C’est officiel. Comme L'Usine Nouvelle l'avait annoncé, les entreprises françaises Celluloses de Brocéliande, Bioserenity, Savoy International et BB Distribe sont aujourd’hui prises en compte par l’Etat pour la production de masques chirurgicaux et FFP2 en France.
Elles s’ajoutent aux quatre producteurs d’origine - Kolmi-Hopen, Valmy, Paul Boyé Technologies et Macopharma - et font désormais partie des fournisseurs en masques sanitaires de l’Etat. Lequel vient d’annoncer ainsi, pour ces huit acteurs, une commande globale de 1 milliard d’unités.
Professionnels de santé, malades et personnes vulnérables
Face à l’épidémie de Covid-19, ce milliard de masques sanitaires sera bien évidemment distribué par l’Etat aux professionnels de santé, qu’ils soient à l’hôpital, en ville, dans les établissements et services médico-sociaux ou dans les équipes chargées de réaliser les tests du Covid-19. Mais pas seulement.

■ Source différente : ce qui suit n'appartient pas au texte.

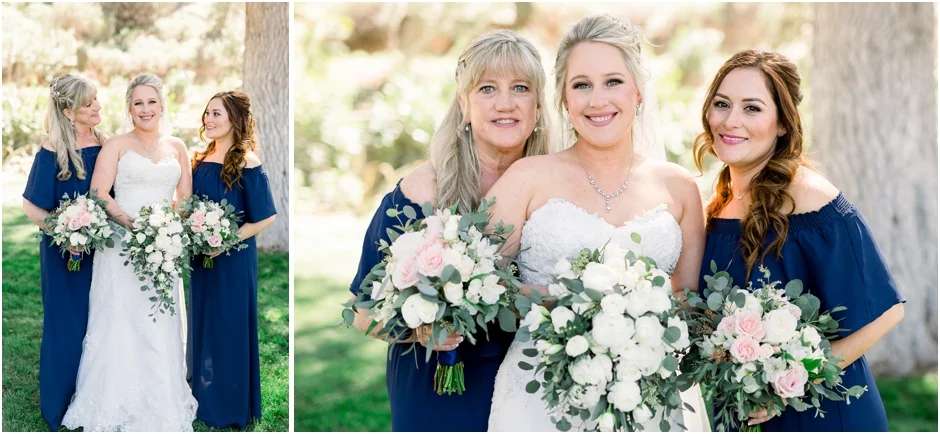 Chris_Kelsey_BeccaRilloPhotography_0026.jpg
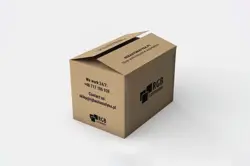 PLC SUB-ASSEMBLES ID143665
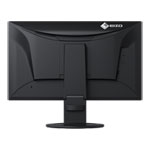 (Open Box) EIZO FlexScan 24" IPS Pro Monitor Height/Tilt/Swivel/Rotate Adjustable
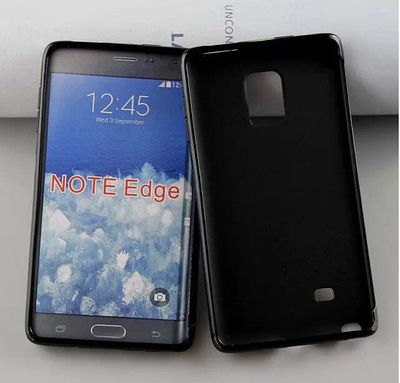 note edge多少钱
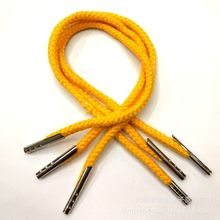 �S��ֱ�N�����K������K��  �YƷ�������K  �z�������K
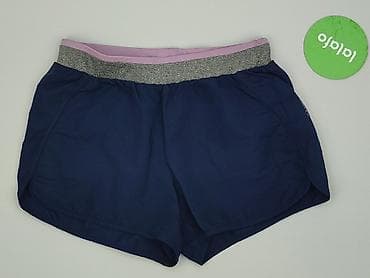 nike sizeer: Ergee, Szorty damskie, rozmiar S — 2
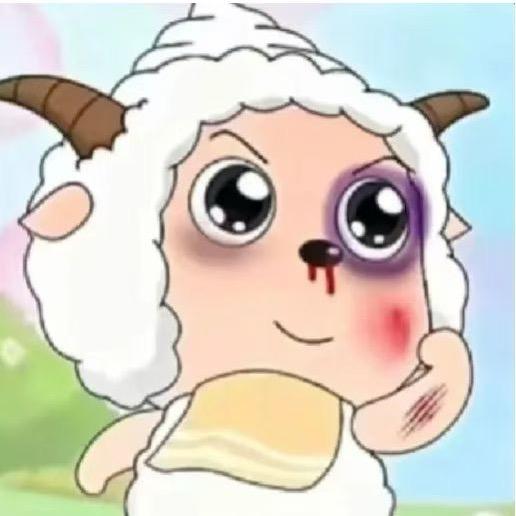 青青草原最帅的洋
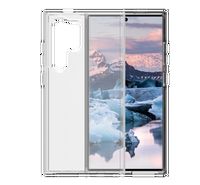 Compare Dbramante Iceland Pro Case for Galaxy S24 Ultra, Clear at KSA Price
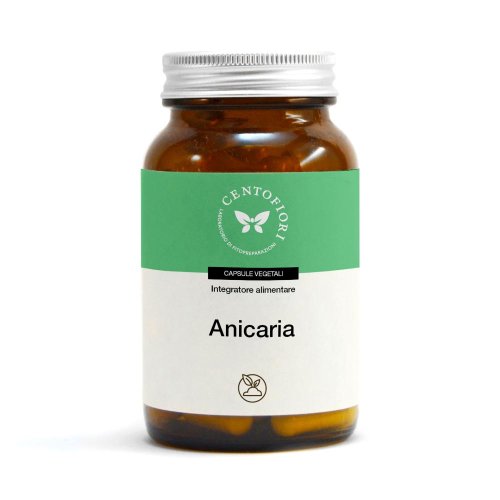 ANICARIA ANICE COM100C CFI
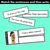 3 for Long Vowel O Decodable Sentences - Read, Match & Write
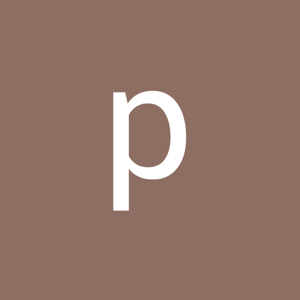 patricia zhi logo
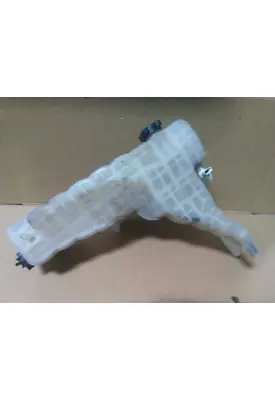 PETERBILT 579 RADIATOR OVERFLOW TANK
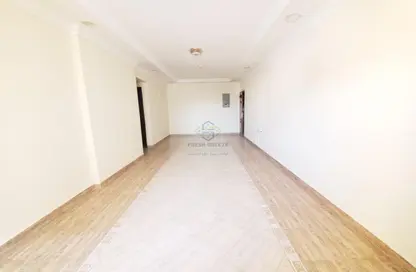 Apartment - 2 Bedrooms - 2 Bathrooms for rent in Al Sadd Tourist Apartments - Al Sadd - Doha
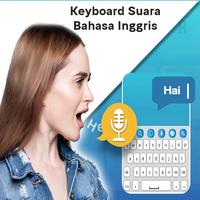 Speech to Text _Voice Keyboard poster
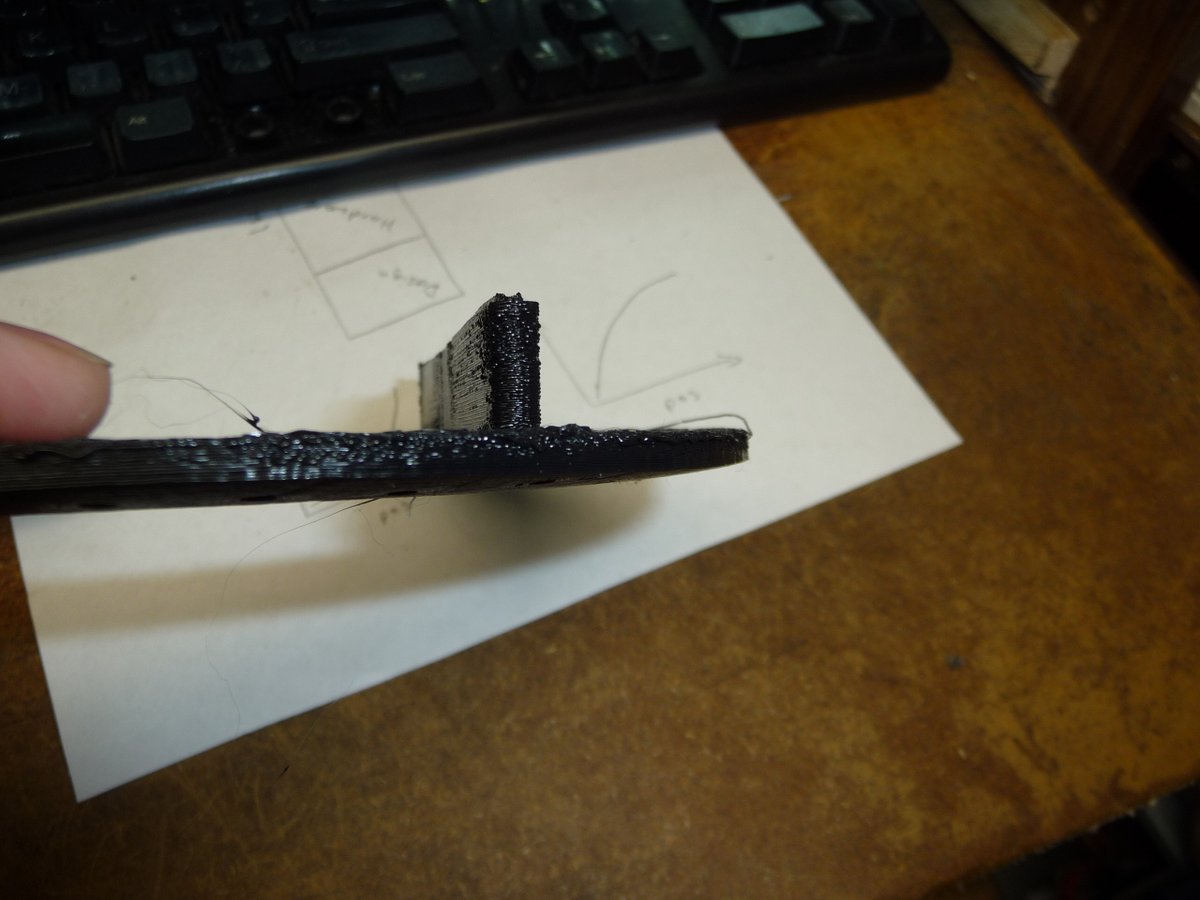 Rue Mohr🇨🇦 tweet media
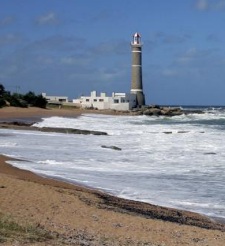 Faro.jpg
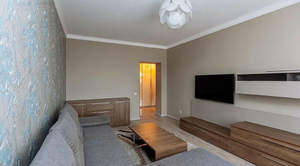 3-к квартира, вторичка, 85м2, 4/6 этаж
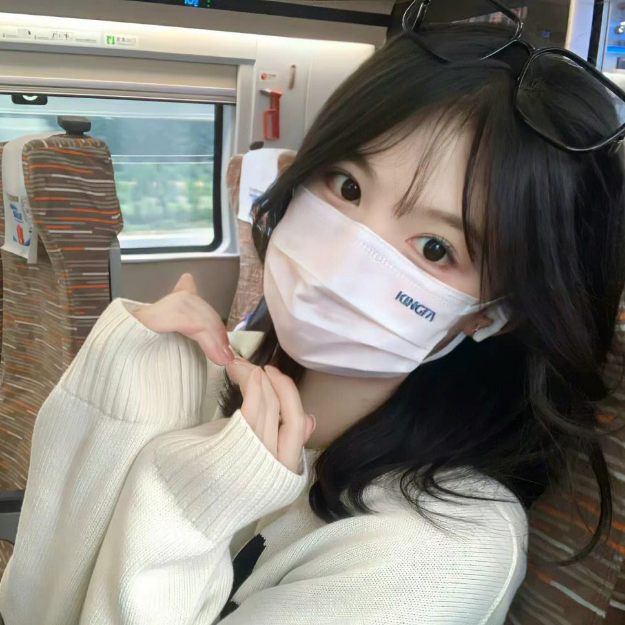 最全收纳游戏～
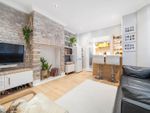 Thumbnail for sale in Kingswood Road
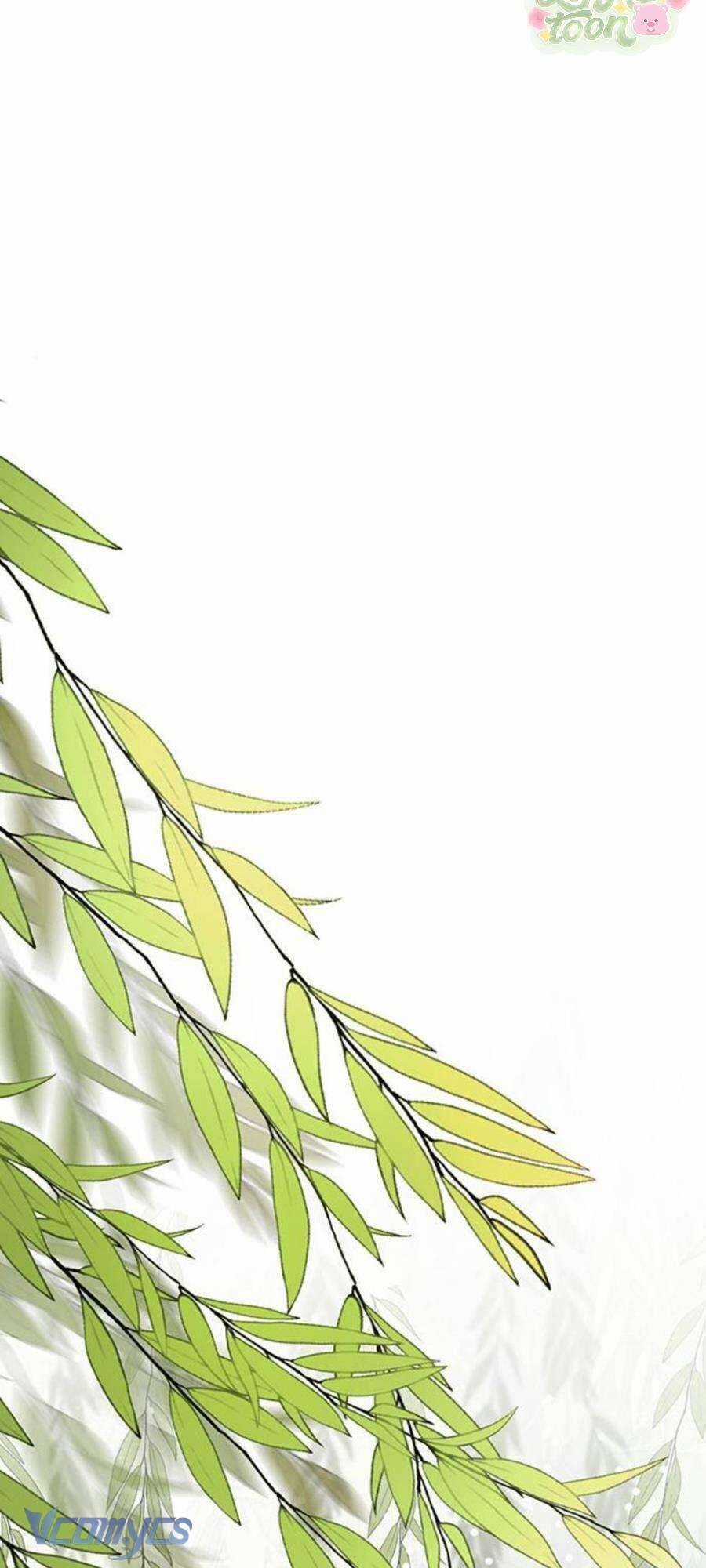 Quỷ Hồn Chapter 28 trang 127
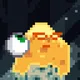 3633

Le communiqué du gouvernement, paru le 19 mai au soir, ajoute que les "personnes atteintes par le Covid-19" et les "personnes à haut risque médical de développer une forme grave de Covid-19" seront aussi bénéficiaires. Un manque qui avait été pointé du doigt à plusieurs reprises, notamment par les pharmaciens qui n'avaient pas l'autorisation de fournir ces dernières semaines les patients ou les personnes vulnérables présentant une ordonnance de masques sanitaires dans les officines.
20 millions d'unités par semaine fin mai, 50 millions fin 2020
Aujourd’hui, les quatre producteurs d’origine sur le territoire français ont poussé leurs capacités à environ 10 millions de masques sanitaires par semaine, contre seulement 3,5 millions d’unités hebdomadaires début mars, avant la perte de contrôle sur l’épidémie. Les quatre nouveaux industriels entrants sur ce créneau de production et soutenus par l’Etat devraient permettre de doubler cette capacité installée d’ici à la fin mai, assurent les ministères des Solidarités et de la Santé, et de l’Economie et des Finances. D’ici à la fin de l’année, avec la montée en puissance des projets de développement en cours, le gouvernement espère dépasser des volumes de 50 millions d’unités par semaine.
D'autres projets industriels
Cette commande de 1 milliard de masques chirurgicaux et FFP2 ne prend pas en compte plusieurs autres projets d’unités de production en cours d’installation dans l’Hexagone. Comme celle de la société Eurasia au Blanc-Mesnil (Seine-Saint-Denis), inaugurée le 14 mai et qui vise des capacités de 1 million de masques sanitaires par jour, ou la future usine du groupe japonais Iris Ohyama qui produirait à partir d’octobre prochain à Lieusaint (Seine-et-Marne), avec un objectif de 50 à 70 millions de masques sanitaires par mois. Sans compter quelques autres projets industriels qui semblent moins avancés, notamment en Bretagne.
Les projets des quatre nouveaux producteurs
Parmi les quatre nouveaux entrants, Celluloses de Brocéliande (Groupement Les Mousquetaires) est celui qui a le plus détaillé publiquement son projet. Dans son usine de Ploërmel (Morbihan) sont en cours d’installation trois lignes de production de masques FFP2, prévue pour démarrer en juillet, et deux de masques chirurgicaux à partir d’août. D’ici à décembre, 130 millions d’unités devraient être produites sur le site. De son côté, Bioserenity a démarré le 12 mai les premières des 11 lignes dans une nouvelle unité près de son usine implantée sur le campus du Technopole de L’Aube Champagne, à Rosières-près-Troyes (Aube). Les capacités envisagées sont de 500 000 masques chirurgicaux et FFP2 par jour, et 150 emplois devraient être créés.
Savoy International a de son côté démarré depuis environ un mois une ligne de production de masques chirurgicaux et a qualifié début mai des lignes de masques FFP2 sur son site industriel de Cluses, en Haute-Savoie, selon une source interne. Enfin, le producteur de couches BB Distribe investit sur son usine à Laval-Sur-Vologne (Vosges), d’après France Bleu Sud Lorraine qui évoque un recrutement de 20 salariés.